*PASSAGE TO READ:*
>> START

# Bike Path (beach)



## vcyclist (Apr 18, 2005)

Was down to Venice Beach this weekend and noticed alot of road riders coming down the bike path. I would like to know a little more about that path. As in is it ridable all the way from the north end to the south and where does it start and end north to south? What is the best northern starting point. and are you aware of any group weekend rides that take that path? Thanks


----------



## The Walrus (Apr 2, 2000)

The path actually runs up through Santa Monica and beyond, as far as Temescal Canyon/PCH, I think. Going south requires taking the streets over to Marina Del Rey, and getting on the bike path that runs along Ballona Creek out to the breakwater; cross the bridge, and the path continues down the beach--with some detours--all the way to Palos Verdes. The detours involve some on-street (with bike lanes) riding, from the Hermosa/Redondo Beach border down to King Harbor, and a stretch from Manhattan Beach to Hermosa Beach. You can't get lost--just follow the other people on bikes.

Personally, I would avoid Venice and Santa Monica altogether (too crowded everytime I've been there), and start in MDR. You can park at Pier 52 (56? Whatever...) on Fiji Way and just ride the bike lane down to the end of the street, where you enter the bike path.


----------



## il sogno (Jul 15, 2002)

The Walrus said:


> Personally, I would avoid Venice and Santa Monica altogether (too crowded everytime I've been there), and start in MDR. You can park at Pier 52 (56? Whatever...) on Fiji Way and just ride the bike lane down to the end of the street, where you enter the bike path.


The one time I rode that part of the path I wound up having to bail out onto the sand. There were a lot of pedestrians there and a kid ran out in front of me. Got a lot of sand in my derailleur and drive train but no harm to anyone. If you can ride it on a weekday it's a lot emptier and worth riding. Busy weekend days can be tough.


----------



## The Walrus (Apr 2, 2000)

Yeah, I've had that experience many a time...I resolved years ago not to even go near the bike path during summer--just too many completely clueless people on or around it. I made a tradition of riding it every Dec. 25 and Jan. 1, in addition to whatever other off-season times I feel like going down there. If I feel like riding near the ocean, my one dependable year-round route is in Ventura, going from the state beach along the promenade, past the fairgrounds and then on up the coast, usually all the way up to Rincon.


----------



## Hollywood (Jan 16, 2003)

*our route*

we usually start in the parking lot just north of the McClure tunnel in Santa Monica - the first or second lot on your left after to 10 fwy. turns into PCH.

we ride to Hermosa beach and have breakfast/lunch on the strand at Good Stuff. Good food and good people watching. Then somehow manage to pedal our full selves back to the cars. Getting through the curvy path in crowded Venice is the only sketchy part, I think.

www.eatgoodstuff.com 

check with Helen's Cycles in Manhattan Beach for group rides.




vcyclist said:


> What is the best northern starting point. and are you aware of any group weekend rides that take that path? Thanks


----------

>> END

*DATASET EXTRACT:*
>> START

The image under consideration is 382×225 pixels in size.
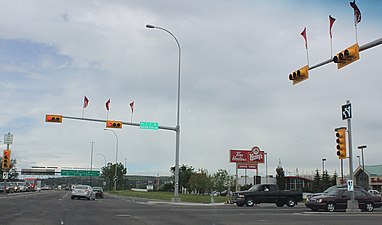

>> END

*EXERCISE INSTRUCTIONS:*
In the bike path thread above, why does The Walrus suggest starting in Marina Del Rey instead of Venice or Santa Monica? Answer in one to three sentences.

*ANSWER:*
He finds Venice and Santa Monica too crowded every time he has been there, so he would avoid them altogether. From Marina Del Rey, a rider can park on Fiji Way and take the bike lane to the end of the street, where the bike path begins.